L’IFAB, l’organo predisposto alle modifiche delle regole del calcio, si riunirà martedì a Londra per la sua riunione annuale. Al centro dei vari dibattiti c’è anche la valutazione di provvedere a una nuova stretta contro le perdite di tempo, prendendo in considerazione l’introduzione di un conto alla rovescia dell’arbitro per le rimesse laterali e i rinvii dal fondo. Come riporta il quotidiano The Times, queste nove misure andrebbero così ad aggiungersi a quella introdotta da questa stagione che riguarda sempre i portieri. Da quest’anno gli estremi difensori hanno a disposizione otto secondi, non più sei, da quando hanno il pallone in mano per procedere alla rimessa in gioco.

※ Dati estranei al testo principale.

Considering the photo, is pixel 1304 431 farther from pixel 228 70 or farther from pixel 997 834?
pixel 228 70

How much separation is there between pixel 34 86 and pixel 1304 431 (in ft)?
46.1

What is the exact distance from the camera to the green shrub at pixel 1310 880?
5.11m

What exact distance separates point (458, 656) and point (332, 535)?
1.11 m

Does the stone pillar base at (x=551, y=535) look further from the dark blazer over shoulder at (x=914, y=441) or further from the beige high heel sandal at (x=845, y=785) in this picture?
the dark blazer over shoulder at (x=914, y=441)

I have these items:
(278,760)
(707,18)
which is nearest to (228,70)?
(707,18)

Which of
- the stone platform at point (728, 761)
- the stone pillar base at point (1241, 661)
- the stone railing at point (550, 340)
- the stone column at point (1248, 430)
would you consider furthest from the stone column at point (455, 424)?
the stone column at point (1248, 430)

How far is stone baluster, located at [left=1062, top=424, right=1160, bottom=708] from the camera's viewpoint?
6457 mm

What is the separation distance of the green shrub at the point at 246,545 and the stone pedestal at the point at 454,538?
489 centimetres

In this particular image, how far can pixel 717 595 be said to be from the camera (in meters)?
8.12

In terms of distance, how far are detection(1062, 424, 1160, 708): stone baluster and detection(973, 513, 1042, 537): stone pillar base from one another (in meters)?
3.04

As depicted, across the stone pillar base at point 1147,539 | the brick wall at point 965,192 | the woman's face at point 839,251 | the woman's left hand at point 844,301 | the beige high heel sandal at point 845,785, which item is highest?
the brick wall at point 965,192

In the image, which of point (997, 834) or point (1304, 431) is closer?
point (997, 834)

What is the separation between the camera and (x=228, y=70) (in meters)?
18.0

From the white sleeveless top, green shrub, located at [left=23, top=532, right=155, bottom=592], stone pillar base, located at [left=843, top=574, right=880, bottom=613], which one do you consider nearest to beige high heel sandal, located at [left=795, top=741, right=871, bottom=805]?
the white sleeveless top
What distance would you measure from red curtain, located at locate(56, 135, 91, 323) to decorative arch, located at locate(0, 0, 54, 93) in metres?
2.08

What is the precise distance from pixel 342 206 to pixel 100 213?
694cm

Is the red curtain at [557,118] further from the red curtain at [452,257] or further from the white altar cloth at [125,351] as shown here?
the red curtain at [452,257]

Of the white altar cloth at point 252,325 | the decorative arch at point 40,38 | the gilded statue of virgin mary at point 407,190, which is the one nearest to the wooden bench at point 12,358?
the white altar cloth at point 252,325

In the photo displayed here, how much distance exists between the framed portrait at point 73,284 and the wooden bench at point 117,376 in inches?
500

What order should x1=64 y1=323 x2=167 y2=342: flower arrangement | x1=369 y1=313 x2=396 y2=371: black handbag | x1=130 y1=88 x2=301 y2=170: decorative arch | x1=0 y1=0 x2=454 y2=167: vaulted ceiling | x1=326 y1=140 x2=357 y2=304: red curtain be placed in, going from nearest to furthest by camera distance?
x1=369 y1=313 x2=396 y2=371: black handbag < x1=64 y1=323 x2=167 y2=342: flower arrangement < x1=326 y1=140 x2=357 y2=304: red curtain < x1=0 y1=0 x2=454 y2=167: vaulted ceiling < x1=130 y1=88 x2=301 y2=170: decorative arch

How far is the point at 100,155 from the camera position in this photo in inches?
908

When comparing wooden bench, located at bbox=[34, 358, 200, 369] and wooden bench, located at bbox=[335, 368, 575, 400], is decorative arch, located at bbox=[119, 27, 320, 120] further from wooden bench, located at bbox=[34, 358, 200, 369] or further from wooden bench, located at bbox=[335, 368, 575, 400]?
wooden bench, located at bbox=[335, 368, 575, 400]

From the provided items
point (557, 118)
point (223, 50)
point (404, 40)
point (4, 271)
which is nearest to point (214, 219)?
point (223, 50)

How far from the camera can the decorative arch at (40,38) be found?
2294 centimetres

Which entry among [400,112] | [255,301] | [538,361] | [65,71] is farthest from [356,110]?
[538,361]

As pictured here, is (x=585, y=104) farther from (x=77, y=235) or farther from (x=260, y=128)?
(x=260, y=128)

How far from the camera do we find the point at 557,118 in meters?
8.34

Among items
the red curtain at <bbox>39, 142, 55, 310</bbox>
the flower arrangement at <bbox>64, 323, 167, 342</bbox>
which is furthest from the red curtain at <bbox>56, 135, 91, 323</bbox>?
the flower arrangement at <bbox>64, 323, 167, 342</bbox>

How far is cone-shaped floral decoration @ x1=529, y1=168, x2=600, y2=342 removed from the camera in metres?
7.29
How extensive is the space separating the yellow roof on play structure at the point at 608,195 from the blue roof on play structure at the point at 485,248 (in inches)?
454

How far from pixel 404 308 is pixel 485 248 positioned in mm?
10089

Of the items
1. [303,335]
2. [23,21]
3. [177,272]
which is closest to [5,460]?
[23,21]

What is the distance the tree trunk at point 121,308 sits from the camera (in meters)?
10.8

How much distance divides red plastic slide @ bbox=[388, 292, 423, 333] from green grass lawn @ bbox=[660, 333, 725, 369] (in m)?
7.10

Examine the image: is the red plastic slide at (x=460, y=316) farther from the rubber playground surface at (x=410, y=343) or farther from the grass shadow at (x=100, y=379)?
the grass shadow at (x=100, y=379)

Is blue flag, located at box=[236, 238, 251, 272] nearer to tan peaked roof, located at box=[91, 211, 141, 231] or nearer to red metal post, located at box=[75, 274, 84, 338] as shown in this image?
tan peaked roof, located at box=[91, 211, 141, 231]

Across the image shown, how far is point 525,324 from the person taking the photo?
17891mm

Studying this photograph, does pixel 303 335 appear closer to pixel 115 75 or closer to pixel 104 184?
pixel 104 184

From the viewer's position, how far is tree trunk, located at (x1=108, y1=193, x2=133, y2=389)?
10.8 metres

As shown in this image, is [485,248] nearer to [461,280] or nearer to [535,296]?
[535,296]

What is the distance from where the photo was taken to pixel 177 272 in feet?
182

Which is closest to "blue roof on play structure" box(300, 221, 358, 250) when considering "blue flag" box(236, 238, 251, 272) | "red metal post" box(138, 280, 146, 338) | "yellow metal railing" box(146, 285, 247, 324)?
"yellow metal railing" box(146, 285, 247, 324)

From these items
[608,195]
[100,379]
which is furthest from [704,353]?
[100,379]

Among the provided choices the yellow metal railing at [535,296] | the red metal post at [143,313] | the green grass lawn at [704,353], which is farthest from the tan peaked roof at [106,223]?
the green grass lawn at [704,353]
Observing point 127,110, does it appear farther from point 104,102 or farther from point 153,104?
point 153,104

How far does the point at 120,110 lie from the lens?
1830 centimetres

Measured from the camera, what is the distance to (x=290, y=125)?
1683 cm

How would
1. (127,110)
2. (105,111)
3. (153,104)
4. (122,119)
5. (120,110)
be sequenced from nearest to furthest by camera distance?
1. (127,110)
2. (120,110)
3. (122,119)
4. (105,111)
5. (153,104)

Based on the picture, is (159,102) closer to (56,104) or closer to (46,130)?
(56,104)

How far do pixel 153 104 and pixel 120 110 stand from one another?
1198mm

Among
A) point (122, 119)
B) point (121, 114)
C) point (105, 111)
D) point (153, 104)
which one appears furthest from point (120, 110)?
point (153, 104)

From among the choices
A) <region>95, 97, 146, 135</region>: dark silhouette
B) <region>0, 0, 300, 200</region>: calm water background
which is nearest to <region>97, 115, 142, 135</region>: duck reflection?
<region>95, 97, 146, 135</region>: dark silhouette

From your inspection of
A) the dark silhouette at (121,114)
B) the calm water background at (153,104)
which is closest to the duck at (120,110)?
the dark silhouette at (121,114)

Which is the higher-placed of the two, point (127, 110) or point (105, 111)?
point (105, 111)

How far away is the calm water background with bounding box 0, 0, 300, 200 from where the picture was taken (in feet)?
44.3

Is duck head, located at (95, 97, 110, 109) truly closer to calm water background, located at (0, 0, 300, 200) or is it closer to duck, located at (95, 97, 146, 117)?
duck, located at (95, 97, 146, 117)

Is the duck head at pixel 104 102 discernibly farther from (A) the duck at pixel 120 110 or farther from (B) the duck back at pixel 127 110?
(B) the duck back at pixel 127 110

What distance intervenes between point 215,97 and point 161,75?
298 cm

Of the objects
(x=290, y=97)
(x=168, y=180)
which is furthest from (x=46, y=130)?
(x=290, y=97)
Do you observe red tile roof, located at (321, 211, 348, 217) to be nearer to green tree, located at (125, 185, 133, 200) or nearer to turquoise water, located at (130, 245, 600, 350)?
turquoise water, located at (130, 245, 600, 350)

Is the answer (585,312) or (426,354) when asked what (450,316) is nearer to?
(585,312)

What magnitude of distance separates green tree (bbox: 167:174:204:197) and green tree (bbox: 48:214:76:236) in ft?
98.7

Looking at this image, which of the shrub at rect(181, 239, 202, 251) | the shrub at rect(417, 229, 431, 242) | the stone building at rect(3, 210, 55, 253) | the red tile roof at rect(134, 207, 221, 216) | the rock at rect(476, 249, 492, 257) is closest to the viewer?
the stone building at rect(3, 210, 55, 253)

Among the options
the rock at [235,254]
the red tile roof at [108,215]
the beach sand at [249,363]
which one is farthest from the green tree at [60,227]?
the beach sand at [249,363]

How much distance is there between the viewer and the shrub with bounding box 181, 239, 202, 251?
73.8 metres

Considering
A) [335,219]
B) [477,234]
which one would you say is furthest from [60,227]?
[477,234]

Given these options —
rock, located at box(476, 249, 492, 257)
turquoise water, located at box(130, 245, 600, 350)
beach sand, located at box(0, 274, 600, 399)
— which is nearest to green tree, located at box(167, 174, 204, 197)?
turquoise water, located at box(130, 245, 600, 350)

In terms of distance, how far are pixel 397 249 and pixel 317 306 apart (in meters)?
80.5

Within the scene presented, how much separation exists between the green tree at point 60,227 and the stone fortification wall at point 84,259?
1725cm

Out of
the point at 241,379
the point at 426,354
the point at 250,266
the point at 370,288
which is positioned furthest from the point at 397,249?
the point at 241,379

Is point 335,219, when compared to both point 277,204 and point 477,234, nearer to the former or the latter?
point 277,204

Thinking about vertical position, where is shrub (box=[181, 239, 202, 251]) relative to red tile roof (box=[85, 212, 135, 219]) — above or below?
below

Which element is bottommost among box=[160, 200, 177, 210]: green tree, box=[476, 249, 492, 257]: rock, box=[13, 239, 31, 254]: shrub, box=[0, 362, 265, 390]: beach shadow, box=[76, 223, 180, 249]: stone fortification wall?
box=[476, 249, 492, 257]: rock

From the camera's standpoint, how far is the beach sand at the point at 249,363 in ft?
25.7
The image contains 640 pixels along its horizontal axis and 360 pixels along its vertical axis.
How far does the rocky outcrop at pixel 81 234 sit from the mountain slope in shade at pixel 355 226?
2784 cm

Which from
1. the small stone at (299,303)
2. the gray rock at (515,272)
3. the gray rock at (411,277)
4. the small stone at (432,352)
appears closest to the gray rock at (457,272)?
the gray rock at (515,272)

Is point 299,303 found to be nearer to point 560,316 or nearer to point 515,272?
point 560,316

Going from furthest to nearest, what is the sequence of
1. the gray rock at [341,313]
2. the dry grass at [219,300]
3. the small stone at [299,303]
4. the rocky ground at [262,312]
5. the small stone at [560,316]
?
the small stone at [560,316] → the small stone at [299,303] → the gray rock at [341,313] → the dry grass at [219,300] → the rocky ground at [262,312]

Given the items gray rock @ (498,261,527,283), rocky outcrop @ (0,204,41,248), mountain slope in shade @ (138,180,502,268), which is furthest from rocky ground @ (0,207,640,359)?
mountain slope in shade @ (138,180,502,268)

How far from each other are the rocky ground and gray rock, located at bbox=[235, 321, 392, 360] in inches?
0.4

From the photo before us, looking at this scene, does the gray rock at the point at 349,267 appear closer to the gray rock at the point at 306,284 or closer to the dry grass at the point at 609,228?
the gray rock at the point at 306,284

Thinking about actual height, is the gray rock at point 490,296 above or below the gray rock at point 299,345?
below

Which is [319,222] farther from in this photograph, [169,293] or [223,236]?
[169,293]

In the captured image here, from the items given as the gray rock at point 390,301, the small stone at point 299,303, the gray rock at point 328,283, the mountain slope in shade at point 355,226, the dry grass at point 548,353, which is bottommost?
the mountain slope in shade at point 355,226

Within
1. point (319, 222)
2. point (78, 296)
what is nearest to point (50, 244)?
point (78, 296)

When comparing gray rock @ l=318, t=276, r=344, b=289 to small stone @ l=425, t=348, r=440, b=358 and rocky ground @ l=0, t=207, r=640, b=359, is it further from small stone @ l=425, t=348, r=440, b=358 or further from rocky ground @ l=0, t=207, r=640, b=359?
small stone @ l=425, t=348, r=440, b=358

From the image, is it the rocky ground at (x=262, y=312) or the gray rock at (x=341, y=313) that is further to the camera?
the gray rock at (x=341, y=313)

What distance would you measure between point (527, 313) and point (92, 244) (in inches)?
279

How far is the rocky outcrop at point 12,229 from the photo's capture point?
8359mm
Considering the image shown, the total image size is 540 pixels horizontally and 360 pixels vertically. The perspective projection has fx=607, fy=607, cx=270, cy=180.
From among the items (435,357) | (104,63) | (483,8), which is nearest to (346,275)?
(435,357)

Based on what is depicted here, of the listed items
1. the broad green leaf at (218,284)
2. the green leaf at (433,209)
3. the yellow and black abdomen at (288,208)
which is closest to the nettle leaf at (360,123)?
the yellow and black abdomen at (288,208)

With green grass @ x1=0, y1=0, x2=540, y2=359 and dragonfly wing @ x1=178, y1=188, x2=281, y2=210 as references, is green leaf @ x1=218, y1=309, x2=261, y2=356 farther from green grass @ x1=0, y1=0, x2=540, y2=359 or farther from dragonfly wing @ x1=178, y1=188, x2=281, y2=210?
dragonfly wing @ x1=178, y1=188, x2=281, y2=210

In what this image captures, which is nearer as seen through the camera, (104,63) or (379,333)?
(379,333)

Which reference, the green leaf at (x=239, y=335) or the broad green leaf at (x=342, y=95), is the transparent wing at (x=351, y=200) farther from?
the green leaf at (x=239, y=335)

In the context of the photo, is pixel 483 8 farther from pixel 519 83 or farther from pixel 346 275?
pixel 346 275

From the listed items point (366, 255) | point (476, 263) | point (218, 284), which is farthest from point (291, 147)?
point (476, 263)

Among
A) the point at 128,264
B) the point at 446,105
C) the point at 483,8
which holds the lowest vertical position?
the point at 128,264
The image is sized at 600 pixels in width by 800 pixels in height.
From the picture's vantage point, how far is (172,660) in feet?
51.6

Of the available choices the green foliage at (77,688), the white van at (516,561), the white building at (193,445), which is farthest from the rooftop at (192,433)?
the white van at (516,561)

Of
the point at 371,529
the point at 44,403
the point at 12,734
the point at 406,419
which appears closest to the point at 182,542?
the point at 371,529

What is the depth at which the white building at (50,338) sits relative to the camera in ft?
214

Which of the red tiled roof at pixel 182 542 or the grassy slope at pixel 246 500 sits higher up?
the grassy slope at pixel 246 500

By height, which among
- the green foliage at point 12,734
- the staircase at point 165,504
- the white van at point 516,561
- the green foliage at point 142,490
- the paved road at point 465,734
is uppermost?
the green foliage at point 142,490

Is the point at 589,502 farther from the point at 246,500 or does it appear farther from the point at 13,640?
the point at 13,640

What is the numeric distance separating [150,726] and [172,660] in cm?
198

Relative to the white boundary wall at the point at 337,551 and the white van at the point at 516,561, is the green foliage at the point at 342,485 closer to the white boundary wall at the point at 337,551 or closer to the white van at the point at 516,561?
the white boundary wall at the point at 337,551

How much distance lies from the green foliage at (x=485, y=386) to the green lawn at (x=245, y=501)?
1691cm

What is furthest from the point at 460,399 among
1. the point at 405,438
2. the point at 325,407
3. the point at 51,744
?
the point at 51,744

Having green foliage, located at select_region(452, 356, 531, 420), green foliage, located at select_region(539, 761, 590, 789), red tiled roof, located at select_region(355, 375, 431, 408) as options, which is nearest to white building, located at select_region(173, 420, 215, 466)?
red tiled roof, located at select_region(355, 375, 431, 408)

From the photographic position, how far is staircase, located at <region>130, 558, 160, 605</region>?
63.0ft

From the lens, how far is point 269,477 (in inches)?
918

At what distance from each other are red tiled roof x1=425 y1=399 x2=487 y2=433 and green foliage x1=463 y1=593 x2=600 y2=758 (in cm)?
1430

L’arbitro scandisce il conto alla rovescia fino a mostrare il braccio alzato partendo da cinque e procedendo sempre a ritroso. Se eventualmente il rilancio non avviene prima dello scadere del tempo, il direttore di gara assegna un calcio d’angolo agli avversari. Precedentemente, invece, scaduti i sei secondi ci sarebbe stata una punizione a due in area. Ma la rilevazione di questa infrazione era pressoché disattesa su tutti i campi. Lo stesso meccanismo introdotto quest’anno sta alla base delle valutazioni che l’IFAB sta portando avanti anche per quanto riguarda i rinvii dal fondo e le rimesse laterali. Anche qui si sta valutando un conto alla rovescia dell’arbitro, partendo da cinque secondi. E qualora questo limite fosse superato si procederebbe a un calcio d’angolo avversario per il rinvio del fondo disattesa e al cambio di rimessa laterale. Per combattere le perdite di tempo l’IFAB, che vede al suo interno membri della FIFA e delle quattro federazioni calcistiche britanniche, sta pensando anche a una stretta che riguarda sostituzioni, con l’introduzione di un limite di tempo, e anche gli eventuali infortuni che possono avvenire in campo. Durante l’ultima FIFA Arab Cup di dicembre, è stata sperimentata una regola pensata per contrastare i giocatori che fingono infortuni, ricevendo riscontri unanimemente positivi.
Nel torneo disputato in Qatar, un giocatore di movimento che riceveva cure per un infortunio era obbligato a lasciare il campo per due minuti, a meno che non fosse stato vittima di un fallo per il quale l’autore fosse stato ammonito o espulso. La FIFA avrebbe intenzione di spingere per un’adozione più ampia di questa regola e valuterà anche cosa dovrebbe accadere nel caso in cui sia un portiere a ricevere cure, ad esempio se al suo posto debba uscire temporaneamente un giocatore di movimento.